Jullie zullen heilig zijn,
want Ik ben heilig, zegt de Heer.
Loven wij de Heer, Hem zij alle eer en dank.
De auteur van het boek Deuteronomium heeft net enkele feiten aangehaald over de weg van Israël in de woestijn en wil het volk bewust maken van zijn roeping in de wereld. Hij herinnert het hele volk Israël aan zijn eerste opdracht: luisteren naar de Heer. "Luister!" zegt Mozes tot de Israëlieten. Het is geen morele aansporing. Het luisteren naar God is voor Israël een essentieel onderdeel van het verbond. God daalt af uit de hemel en spreekt tegen de Israëlieten om hen tot zijn eigen volk te maken. En de belofte van het verbond is het besluit van God om te blijven spreken tot zijn volk, dat zijn volk blijft voor zover het blijft luisteren. Na de uittocht uit Egypte blijft Hij hen met zijn aanwezigheid en zijn woord leiden en schenkt hun de overwinning te midden van de naties. De Torah, de wet, vormt Israëls schat van wijsheid, Gods getuige onder de mensen. Iedere Israëliet moet deze wijsheid van het geloof doorgeven aan de volgende generaties die volgen; zo zal de heilsgeschiedenis een inspiratiebron zijn voor de generaties die op elkaar volgen. De kern van deze tekst, die hen als een rode draad zal blijven vergezellen tijdens hun tocht, ligt in de bevestiging die Mozes verwoordt in de vorm van een vraag: "Is er soms een andere grote natie bij wie hun goden zo nabij zijn als de Heer onze God ons nabij is, zo vaak als wij Hem aanroepen?". De wet naleven is, zowel toen als nu, enkel mogelijk als vrij antwoord aan God, die ons uit liefde gekozen heeft en die ons aan zich wil binden en aan zijn plan van redding voor de wereld.
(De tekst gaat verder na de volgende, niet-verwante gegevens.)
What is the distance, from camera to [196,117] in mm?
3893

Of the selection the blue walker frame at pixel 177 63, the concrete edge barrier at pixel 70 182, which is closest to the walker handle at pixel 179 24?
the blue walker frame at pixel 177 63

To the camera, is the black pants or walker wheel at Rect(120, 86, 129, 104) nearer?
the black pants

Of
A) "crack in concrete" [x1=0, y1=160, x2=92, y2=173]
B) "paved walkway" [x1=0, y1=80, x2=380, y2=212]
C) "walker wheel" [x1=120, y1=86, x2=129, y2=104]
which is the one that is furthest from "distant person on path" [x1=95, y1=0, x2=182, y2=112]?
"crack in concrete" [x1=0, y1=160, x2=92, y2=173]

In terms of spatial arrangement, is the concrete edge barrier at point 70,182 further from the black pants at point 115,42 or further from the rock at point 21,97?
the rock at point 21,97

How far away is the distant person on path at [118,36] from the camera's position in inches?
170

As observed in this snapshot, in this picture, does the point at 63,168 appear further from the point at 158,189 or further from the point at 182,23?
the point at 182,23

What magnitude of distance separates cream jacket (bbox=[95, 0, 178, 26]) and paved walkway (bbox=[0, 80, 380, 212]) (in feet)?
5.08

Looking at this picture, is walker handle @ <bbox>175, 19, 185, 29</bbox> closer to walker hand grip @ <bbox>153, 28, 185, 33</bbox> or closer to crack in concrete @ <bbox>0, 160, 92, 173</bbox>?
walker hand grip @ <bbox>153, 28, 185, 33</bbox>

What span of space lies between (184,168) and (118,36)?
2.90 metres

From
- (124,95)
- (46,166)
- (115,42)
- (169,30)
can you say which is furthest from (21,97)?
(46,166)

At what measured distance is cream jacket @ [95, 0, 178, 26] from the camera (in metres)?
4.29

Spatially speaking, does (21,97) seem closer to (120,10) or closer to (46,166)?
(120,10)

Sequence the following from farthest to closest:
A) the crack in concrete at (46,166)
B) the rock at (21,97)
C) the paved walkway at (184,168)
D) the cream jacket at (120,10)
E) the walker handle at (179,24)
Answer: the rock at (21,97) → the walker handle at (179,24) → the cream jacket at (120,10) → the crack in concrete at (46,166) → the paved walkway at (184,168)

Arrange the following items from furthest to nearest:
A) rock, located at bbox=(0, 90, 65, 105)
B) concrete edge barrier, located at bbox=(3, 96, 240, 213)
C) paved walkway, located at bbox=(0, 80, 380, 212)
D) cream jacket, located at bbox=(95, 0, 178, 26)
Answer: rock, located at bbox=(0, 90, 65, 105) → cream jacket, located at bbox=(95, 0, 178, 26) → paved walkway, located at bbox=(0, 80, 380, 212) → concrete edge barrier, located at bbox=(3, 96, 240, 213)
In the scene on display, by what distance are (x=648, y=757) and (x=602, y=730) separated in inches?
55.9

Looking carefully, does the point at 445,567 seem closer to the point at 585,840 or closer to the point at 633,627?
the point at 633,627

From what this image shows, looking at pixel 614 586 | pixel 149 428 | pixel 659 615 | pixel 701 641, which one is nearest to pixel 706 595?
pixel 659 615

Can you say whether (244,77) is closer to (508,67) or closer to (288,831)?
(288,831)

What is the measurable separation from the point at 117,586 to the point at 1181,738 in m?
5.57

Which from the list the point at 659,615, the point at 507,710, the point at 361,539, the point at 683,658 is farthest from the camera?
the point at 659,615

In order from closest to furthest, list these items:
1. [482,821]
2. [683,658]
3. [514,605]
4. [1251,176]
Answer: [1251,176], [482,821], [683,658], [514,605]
Het gebed is het hart van het leven van de Gemeenschap van Sant’Egidio. Het is haar eerste “werk”. Aan het einde van de dag komt elke Gemeenschap, of die nu klein of groot is, samen bij de Heer om het Woord te beluisteren en zich tot Hem te richten in het gebed. De leerlingen kunnen niet anders dan aan de voeten van Jezus zitten, zoals Maria van Bethanië, om het “betere deel” te kiezen (Lc 10, 42) en van Hem zijn gezindheid te leren (vgl. Fil 2, 5).
Elke keer dat de Gemeenschap zich tot de Heer richt, maakt ze zich die vraag eigen van de anonieme leerling: “Heer, leer ons bidden!” (Lc 11, 1). En Jezus, meester in het gebed, antwoordt: “Wanneer jullie bidden, zeg dan: Abba, Vader”.
Wanneer we bidden, ook in de geslotenheid van ons eigen hart, zijn we nooit alleen of verweesd. Integendeel, we zijn leden van de familie van de Heer. In het gemeenschappelijk gebed wordt naast het mysterie van het kindschap, ook dat van de broederschap en zusterschap duidelijk.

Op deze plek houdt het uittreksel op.